↓↓↓

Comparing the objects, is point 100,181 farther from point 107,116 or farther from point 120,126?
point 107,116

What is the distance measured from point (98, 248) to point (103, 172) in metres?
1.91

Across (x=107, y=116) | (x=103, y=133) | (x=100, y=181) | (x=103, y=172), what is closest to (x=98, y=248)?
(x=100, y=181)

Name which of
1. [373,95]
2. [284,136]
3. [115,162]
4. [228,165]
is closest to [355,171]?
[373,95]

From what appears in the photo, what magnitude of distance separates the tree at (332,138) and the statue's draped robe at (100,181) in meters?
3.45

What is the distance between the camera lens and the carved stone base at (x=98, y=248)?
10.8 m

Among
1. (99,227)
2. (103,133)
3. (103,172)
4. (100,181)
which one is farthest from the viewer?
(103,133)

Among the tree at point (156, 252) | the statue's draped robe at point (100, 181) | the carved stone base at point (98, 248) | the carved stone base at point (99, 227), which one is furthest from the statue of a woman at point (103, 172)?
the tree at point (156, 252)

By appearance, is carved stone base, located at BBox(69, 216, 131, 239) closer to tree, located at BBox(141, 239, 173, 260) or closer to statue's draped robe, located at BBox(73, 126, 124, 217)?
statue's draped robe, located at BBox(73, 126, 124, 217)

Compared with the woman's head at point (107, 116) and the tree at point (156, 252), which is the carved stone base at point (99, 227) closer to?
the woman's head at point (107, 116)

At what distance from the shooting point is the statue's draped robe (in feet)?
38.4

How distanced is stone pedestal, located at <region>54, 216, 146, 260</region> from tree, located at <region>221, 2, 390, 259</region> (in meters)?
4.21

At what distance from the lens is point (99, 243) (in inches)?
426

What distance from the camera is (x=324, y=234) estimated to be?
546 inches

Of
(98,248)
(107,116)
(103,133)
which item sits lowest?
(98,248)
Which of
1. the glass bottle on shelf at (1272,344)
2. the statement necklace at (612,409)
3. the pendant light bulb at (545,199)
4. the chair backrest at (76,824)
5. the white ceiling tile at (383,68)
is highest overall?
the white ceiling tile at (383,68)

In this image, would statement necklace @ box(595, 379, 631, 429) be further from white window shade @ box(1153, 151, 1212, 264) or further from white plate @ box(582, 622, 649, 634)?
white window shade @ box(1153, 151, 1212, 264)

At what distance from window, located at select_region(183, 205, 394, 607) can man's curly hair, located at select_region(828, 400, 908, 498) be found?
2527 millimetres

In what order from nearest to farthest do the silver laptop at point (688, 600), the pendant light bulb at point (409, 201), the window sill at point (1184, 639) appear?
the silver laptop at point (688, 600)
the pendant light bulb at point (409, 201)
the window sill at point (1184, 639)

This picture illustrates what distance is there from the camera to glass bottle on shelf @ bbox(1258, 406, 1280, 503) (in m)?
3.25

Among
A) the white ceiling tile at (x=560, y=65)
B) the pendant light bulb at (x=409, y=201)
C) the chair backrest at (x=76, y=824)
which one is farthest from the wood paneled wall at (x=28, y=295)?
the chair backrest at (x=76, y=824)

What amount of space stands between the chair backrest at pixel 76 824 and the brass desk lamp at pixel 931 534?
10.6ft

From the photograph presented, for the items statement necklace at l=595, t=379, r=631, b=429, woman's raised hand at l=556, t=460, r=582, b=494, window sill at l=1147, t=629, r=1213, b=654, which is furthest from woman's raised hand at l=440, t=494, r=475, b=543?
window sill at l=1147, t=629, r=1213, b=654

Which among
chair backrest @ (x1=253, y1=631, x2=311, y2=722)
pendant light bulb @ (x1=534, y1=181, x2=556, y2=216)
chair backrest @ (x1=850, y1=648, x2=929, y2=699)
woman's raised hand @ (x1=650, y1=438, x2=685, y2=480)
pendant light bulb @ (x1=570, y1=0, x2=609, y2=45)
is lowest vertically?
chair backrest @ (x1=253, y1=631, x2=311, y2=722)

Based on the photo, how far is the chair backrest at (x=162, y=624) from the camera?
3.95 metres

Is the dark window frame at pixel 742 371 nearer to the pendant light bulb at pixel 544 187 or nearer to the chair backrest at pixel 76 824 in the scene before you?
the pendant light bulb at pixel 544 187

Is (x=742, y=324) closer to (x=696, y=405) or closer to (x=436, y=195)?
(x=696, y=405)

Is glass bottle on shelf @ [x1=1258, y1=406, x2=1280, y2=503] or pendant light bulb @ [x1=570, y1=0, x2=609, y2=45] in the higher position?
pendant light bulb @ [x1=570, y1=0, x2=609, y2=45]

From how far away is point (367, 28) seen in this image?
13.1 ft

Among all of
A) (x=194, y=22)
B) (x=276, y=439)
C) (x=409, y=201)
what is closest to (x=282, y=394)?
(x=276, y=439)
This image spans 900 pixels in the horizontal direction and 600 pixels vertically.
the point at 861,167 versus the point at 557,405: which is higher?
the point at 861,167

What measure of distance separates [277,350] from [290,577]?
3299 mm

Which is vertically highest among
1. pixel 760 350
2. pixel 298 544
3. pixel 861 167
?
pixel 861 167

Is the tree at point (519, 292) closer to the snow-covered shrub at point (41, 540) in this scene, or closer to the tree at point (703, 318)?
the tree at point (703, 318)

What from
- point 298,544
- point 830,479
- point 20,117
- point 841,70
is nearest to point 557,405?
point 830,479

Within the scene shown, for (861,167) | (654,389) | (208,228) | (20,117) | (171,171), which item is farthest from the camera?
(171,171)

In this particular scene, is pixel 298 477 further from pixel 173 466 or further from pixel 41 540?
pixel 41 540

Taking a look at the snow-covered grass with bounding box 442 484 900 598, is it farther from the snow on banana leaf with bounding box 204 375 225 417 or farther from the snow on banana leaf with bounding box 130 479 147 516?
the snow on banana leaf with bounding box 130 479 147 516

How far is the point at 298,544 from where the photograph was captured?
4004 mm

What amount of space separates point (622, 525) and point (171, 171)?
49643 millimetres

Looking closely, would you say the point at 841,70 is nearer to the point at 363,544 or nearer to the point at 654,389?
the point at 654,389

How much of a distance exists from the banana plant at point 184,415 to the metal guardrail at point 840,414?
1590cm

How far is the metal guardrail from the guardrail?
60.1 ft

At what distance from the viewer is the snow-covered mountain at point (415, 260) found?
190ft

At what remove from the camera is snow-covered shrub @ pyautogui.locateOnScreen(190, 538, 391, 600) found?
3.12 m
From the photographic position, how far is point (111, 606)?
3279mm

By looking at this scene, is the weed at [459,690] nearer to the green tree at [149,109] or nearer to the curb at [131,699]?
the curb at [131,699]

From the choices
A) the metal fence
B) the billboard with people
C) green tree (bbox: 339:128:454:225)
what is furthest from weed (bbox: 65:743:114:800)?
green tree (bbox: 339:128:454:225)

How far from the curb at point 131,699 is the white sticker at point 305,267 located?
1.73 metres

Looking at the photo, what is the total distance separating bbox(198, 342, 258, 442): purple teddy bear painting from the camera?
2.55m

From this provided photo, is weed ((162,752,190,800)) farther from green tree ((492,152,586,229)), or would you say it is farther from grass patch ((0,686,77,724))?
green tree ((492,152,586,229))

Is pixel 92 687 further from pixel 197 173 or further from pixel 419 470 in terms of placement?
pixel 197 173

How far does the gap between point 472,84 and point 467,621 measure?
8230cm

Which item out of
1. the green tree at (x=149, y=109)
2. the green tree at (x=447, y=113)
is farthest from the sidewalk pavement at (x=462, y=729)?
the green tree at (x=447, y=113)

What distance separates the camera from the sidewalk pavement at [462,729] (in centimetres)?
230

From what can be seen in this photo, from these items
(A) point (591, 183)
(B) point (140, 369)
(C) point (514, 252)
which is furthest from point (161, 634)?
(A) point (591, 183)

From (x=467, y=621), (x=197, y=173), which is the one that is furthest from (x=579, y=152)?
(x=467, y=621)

↑↑↑

(AIM)
Reproduce all of the items above word for word, leaving every line unchanged.

(RESULT OF THIS EXERCISE)
Comparing the objects, is point 100,181 farther from point 107,116 or farther from point 120,126?
point 107,116

What is the distance measured from point (98, 248) to point (103, 172) in metres?
1.91

Across (x=107, y=116) | (x=103, y=133) | (x=100, y=181) | (x=103, y=172), what is closest to (x=98, y=248)?
(x=100, y=181)

Name which of
1. [373,95]
2. [284,136]
3. [115,162]
4. [228,165]
is closest to [355,171]?
[373,95]

From what appears in the photo, what magnitude of distance separates the tree at (332,138) and the statue's draped robe at (100,181) in meters?
3.45

What is the distance between the camera lens and the carved stone base at (x=98, y=248)?
10.8 m

Among
1. (99,227)
2. (103,133)
3. (103,172)
4. (100,181)
which one is farthest from the viewer?
(103,133)

Among the tree at point (156, 252) | the statue's draped robe at point (100, 181) | the carved stone base at point (98, 248) | the carved stone base at point (99, 227), which one is furthest from the statue of a woman at point (103, 172)?
the tree at point (156, 252)

By appearance, is carved stone base, located at BBox(69, 216, 131, 239) closer to tree, located at BBox(141, 239, 173, 260) or closer to statue's draped robe, located at BBox(73, 126, 124, 217)?
statue's draped robe, located at BBox(73, 126, 124, 217)

Compared with the woman's head at point (107, 116) and the tree at point (156, 252), which is the carved stone base at point (99, 227) closer to?
the woman's head at point (107, 116)

At what distance from the shooting point is the statue's draped robe (in feet)?
38.4

How distanced is stone pedestal, located at <region>54, 216, 146, 260</region> from tree, located at <region>221, 2, 390, 259</region> (in meters)?
4.21

At what distance from the lens is point (99, 243) (in inches)?
426

What distance from the camera is (x=324, y=234) estimated to be?
546 inches

Of
(98,248)
(107,116)
(103,133)
which item sits lowest?
(98,248)
Which of
1. the glass bottle on shelf at (1272,344)
2. the statement necklace at (612,409)
3. the pendant light bulb at (545,199)
4. the chair backrest at (76,824)
5. the white ceiling tile at (383,68)
is highest overall?
the white ceiling tile at (383,68)

In this image, would statement necklace @ box(595, 379, 631, 429) be further from white window shade @ box(1153, 151, 1212, 264) or further from white plate @ box(582, 622, 649, 634)?
white window shade @ box(1153, 151, 1212, 264)

At what distance from window, located at select_region(183, 205, 394, 607) can man's curly hair, located at select_region(828, 400, 908, 498) be found?
2527 millimetres

In what order from nearest to farthest do the silver laptop at point (688, 600), the pendant light bulb at point (409, 201), the window sill at point (1184, 639) appear?
the silver laptop at point (688, 600)
the pendant light bulb at point (409, 201)
the window sill at point (1184, 639)

This picture illustrates what distance is there from the camera to glass bottle on shelf @ bbox(1258, 406, 1280, 503) (in m)?
3.25

Among
A) the white ceiling tile at (x=560, y=65)
B) the pendant light bulb at (x=409, y=201)
C) the chair backrest at (x=76, y=824)
which one is farthest from the wood paneled wall at (x=28, y=295)?
the chair backrest at (x=76, y=824)

What amount of space stands between the chair backrest at pixel 76 824 and the brass desk lamp at pixel 931 534?
10.6ft

From the photograph presented, for the items statement necklace at l=595, t=379, r=631, b=429, woman's raised hand at l=556, t=460, r=582, b=494, window sill at l=1147, t=629, r=1213, b=654, which is furthest from woman's raised hand at l=440, t=494, r=475, b=543?
window sill at l=1147, t=629, r=1213, b=654

Which among
chair backrest @ (x1=253, y1=631, x2=311, y2=722)
pendant light bulb @ (x1=534, y1=181, x2=556, y2=216)
chair backrest @ (x1=850, y1=648, x2=929, y2=699)
woman's raised hand @ (x1=650, y1=438, x2=685, y2=480)
pendant light bulb @ (x1=570, y1=0, x2=609, y2=45)
is lowest vertically?
chair backrest @ (x1=253, y1=631, x2=311, y2=722)

Based on the photo, how far is the chair backrest at (x=162, y=624) from the camera?
3.95 metres

Is the dark window frame at pixel 742 371 nearer to the pendant light bulb at pixel 544 187 or nearer to the chair backrest at pixel 76 824 in the scene before you?
the pendant light bulb at pixel 544 187

Is (x=742, y=324) closer to (x=696, y=405) or closer to (x=436, y=195)?
(x=696, y=405)

Is glass bottle on shelf @ [x1=1258, y1=406, x2=1280, y2=503] or pendant light bulb @ [x1=570, y1=0, x2=609, y2=45] in the higher position?
pendant light bulb @ [x1=570, y1=0, x2=609, y2=45]

From how far away is point (367, 28) seen in this image?
13.1 ft

Among all of
A) (x=194, y=22)
B) (x=276, y=439)
C) (x=409, y=201)
what is closest to (x=282, y=394)?
(x=276, y=439)
This image spans 900 pixels in the horizontal direction and 600 pixels vertically.
the point at 861,167 versus the point at 557,405: which is higher?
the point at 861,167

What measure of distance separates [277,350] from [290,577]?
3299 mm

Which is vertically highest among
1. pixel 760 350
2. pixel 298 544
3. pixel 861 167
?
pixel 861 167

Is the tree at point (519, 292) closer to the snow-covered shrub at point (41, 540) in this scene, or closer to the tree at point (703, 318)?
the tree at point (703, 318)

What from
- point 298,544
- point 830,479
- point 20,117
- point 841,70
is nearest to point 557,405?
point 830,479

Within the scene shown, for (861,167) | (654,389) | (208,228) | (20,117) | (171,171), which item is farthest from the camera?
(171,171)

In this particular scene, is pixel 298 477 further from pixel 173 466 or further from pixel 41 540?
pixel 41 540

Taking a look at the snow-covered grass with bounding box 442 484 900 598, is it farther from the snow on banana leaf with bounding box 204 375 225 417 or farther from the snow on banana leaf with bounding box 130 479 147 516?
the snow on banana leaf with bounding box 130 479 147 516

How far is the point at 298,544 from where the photograph was captured?
4004 mm

What amount of space separates point (622, 525) and point (171, 171)?
49643 millimetres

Looking closely, would you say the point at 841,70 is nearer to the point at 363,544 or nearer to the point at 654,389?
the point at 654,389

How much of a distance exists from the banana plant at point 184,415 to the metal guardrail at point 840,414?
1590cm

How far is the metal guardrail from the guardrail?
60.1 ft

At what distance from the viewer is the snow-covered mountain at point (415, 260) found?
190ft

At what remove from the camera is snow-covered shrub @ pyautogui.locateOnScreen(190, 538, 391, 600) found?
3.12 m
From the photographic position, how far is point (111, 606)?
3279mm

By looking at this scene, is the weed at [459,690] nearer to the green tree at [149,109] or nearer to the curb at [131,699]?
the curb at [131,699]

From the choices
A) the metal fence
B) the billboard with people
C) green tree (bbox: 339:128:454:225)
what is furthest from weed (bbox: 65:743:114:800)?
green tree (bbox: 339:128:454:225)

How far from the curb at point 131,699 is the white sticker at point 305,267 located?
1.73 metres

Looking at the photo, what is the total distance separating bbox(198, 342, 258, 442): purple teddy bear painting from the camera?
2.55m

From this provided photo, is weed ((162,752,190,800)) farther from green tree ((492,152,586,229)), or would you say it is farther from grass patch ((0,686,77,724))?
green tree ((492,152,586,229))

Is pixel 92 687 further from pixel 197 173 or further from pixel 419 470 in terms of placement?
pixel 197 173

How far does the gap between point 472,84 and point 467,621 measure?
8230cm

Which item out of
1. the green tree at (x=149, y=109)
2. the green tree at (x=447, y=113)
is farthest from the sidewalk pavement at (x=462, y=729)?
the green tree at (x=447, y=113)

What distance separates the camera from the sidewalk pavement at [462,729] (in centimetres)?
230

From what can be seen in this photo, from these items
(A) point (591, 183)
(B) point (140, 369)
(C) point (514, 252)
which is furthest from point (161, 634)?
(A) point (591, 183)

From (x=467, y=621), (x=197, y=173), which is the one that is furthest from (x=579, y=152)?
(x=467, y=621)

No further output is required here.